Spotkanie półfinałowe pomiędzy Astralis a Liquid zaczęło się jak dobry dreszczowiec, ale im dłużej trwało tym bardziej stawało się jednostronne.
Początek meczu i jego pierwszej mapy – Nuke – to istny chaos i wymiana ciosów. Akcja była tak szybka, że chwilami ciężko było nadążyć za tym kto aktualnie wygrywa. Pierwszą pistoletówkę zdobyli gracze Astralis, chwilę później nastąpiła odpowiedź ze strony Liquid, potem znowu górą byli Duńczycy… Taki pojedynek trwał aż do stanu 7:9 dla Astralis, gdy w końcu udało im się opanować sytuację. Końcówka mapy już zdecydowanie należała do nich, z zaledwie jedną rundą oddaną przeciwnikom.

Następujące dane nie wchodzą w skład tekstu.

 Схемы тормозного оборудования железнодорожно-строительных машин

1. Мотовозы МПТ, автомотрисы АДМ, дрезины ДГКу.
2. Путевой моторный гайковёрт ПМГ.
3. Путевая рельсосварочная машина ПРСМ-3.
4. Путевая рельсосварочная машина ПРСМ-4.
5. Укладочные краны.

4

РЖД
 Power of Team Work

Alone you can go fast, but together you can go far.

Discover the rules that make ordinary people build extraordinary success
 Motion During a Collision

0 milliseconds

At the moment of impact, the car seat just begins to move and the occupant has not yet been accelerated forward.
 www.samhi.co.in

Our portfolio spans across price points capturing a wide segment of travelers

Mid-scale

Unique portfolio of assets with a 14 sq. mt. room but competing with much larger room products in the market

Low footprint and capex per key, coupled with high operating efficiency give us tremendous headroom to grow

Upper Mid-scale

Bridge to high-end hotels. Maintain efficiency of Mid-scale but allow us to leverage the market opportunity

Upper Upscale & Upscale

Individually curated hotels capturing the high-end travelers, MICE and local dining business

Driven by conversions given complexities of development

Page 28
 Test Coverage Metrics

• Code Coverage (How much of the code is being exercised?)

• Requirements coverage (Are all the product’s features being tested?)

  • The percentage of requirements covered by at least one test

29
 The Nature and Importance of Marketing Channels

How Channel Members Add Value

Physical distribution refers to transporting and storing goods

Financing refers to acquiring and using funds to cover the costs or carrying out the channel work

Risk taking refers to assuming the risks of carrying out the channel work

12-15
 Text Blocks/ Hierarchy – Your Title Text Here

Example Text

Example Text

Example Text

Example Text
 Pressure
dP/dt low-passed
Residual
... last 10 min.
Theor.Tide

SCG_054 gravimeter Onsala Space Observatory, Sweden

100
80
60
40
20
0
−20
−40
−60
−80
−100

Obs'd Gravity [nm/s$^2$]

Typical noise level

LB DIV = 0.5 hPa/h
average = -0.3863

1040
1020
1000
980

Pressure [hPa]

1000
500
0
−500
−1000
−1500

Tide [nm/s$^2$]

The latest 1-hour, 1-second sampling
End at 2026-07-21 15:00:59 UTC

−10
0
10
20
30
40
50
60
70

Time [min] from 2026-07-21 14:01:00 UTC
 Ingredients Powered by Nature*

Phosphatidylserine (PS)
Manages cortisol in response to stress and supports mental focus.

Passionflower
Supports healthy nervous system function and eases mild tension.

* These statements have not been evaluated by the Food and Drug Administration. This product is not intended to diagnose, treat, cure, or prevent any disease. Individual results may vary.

Mirage miał za to zgoła odmienny przebieg. Napędzeni triumfem na pierwszej mapie gracze Astralis totalnie zdominowali Amerykanów, którym nie wychodziło niemalże nic. Nie pomagało pełne uzbrojenie – przegrywali nawet rundy, które powinni byli gładko wygrać. Z trudnością zdobyli trzy punkty w pierwszej połowie starcia na popularnym „Mirku”. Nie udało im się również wygrać ostatniej rundy 1. połowy, kiedy grali na fullu, z forcem przeciwnika – plany pokrzyżował im tam świetnie dysponowany dev1ce. Nieco lepiej w ich wykonaniu wyglądała druga połowa, w której rozpoczęli pogoń za przeciwnikiem, wygrywając 3 rundy z rzędu i broniąc tyleż samo rund meczowych, ale Astralis tego dnia byli zbyt dobrze dysponowani i to oni zameldowali się jako drugi finalista Majora.